Spatial reasoning data:
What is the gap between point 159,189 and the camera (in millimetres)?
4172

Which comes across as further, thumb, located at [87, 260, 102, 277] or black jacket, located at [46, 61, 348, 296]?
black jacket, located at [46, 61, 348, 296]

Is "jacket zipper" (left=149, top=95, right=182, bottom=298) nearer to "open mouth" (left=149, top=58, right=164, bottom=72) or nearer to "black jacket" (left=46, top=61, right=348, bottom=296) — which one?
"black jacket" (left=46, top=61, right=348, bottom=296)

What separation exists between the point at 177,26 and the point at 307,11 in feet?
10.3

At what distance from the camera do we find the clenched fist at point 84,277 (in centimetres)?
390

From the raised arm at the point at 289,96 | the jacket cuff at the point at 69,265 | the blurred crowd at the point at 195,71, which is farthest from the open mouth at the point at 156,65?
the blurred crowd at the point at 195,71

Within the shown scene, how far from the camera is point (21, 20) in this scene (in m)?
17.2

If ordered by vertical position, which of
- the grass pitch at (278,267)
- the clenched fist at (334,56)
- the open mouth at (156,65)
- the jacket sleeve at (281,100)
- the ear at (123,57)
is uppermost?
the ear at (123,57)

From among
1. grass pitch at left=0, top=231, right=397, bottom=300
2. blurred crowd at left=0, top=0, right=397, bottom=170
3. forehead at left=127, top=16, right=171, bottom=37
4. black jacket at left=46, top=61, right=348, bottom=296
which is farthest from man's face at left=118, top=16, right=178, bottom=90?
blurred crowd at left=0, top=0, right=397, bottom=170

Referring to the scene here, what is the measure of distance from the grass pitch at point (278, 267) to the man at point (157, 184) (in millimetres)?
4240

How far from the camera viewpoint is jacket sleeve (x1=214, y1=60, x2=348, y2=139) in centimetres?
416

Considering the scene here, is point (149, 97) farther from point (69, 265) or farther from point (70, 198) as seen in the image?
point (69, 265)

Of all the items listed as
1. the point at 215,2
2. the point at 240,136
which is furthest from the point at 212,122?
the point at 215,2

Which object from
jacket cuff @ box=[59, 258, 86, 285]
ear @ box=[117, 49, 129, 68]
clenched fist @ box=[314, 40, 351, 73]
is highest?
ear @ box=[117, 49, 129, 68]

_Aim_
Rewrite all of the data, changing every "clenched fist" to "closed fist" and leaving everything else as it is.

_Solved exercise_
What is the gap between point 159,189 and the camera (in millimetres)?
4172

Which comes across as further, thumb, located at [87, 260, 102, 277] or black jacket, located at [46, 61, 348, 296]?
black jacket, located at [46, 61, 348, 296]

Is "jacket zipper" (left=149, top=95, right=182, bottom=298) nearer to "open mouth" (left=149, top=58, right=164, bottom=72) or nearer to "black jacket" (left=46, top=61, right=348, bottom=296) — which one?
"black jacket" (left=46, top=61, right=348, bottom=296)

What separation exists between the point at 177,26 and the point at 307,11 in feet?
10.3

At what distance from the camera do we find the closed fist at point 84,277 (in centimetres)?
390

From the raised arm at the point at 289,96 | the jacket cuff at the point at 69,265 | the blurred crowd at the point at 195,71, which is farthest from the open mouth at the point at 156,65?
the blurred crowd at the point at 195,71

Within the shown scene, how far from the camera is point (21, 20) in this scene (in m)?
17.2

If ordered by vertical position, which of
- the grass pitch at (278,267)
- the closed fist at (334,56)
- the open mouth at (156,65)
- the jacket sleeve at (281,100)
- the ear at (123,57)
is uppermost?
the ear at (123,57)

From among
1. grass pitch at left=0, top=231, right=397, bottom=300
2. blurred crowd at left=0, top=0, right=397, bottom=170
3. forehead at left=127, top=16, right=171, bottom=37
4. black jacket at left=46, top=61, right=348, bottom=296
which is farthest from man's face at left=118, top=16, right=178, bottom=90?
blurred crowd at left=0, top=0, right=397, bottom=170

Referring to the scene here, what is the measure of distance from the grass pitch at point (278, 267) to the man at point (157, 184) (in millimetres)?
4240

How far from the camera viewpoint is jacket sleeve (x1=214, y1=60, x2=348, y2=139) in centimetres?
416

Considering the scene here, is point (149, 97) farther from point (69, 265) or farther from point (70, 198) as seen in the image?
point (69, 265)

Of all the items listed as
1. the point at 215,2
2. the point at 240,136
which is furthest from the point at 212,122?
the point at 215,2

Which object from
jacket cuff @ box=[59, 258, 86, 285]
ear @ box=[117, 49, 129, 68]
closed fist @ box=[314, 40, 351, 73]
is highest?
ear @ box=[117, 49, 129, 68]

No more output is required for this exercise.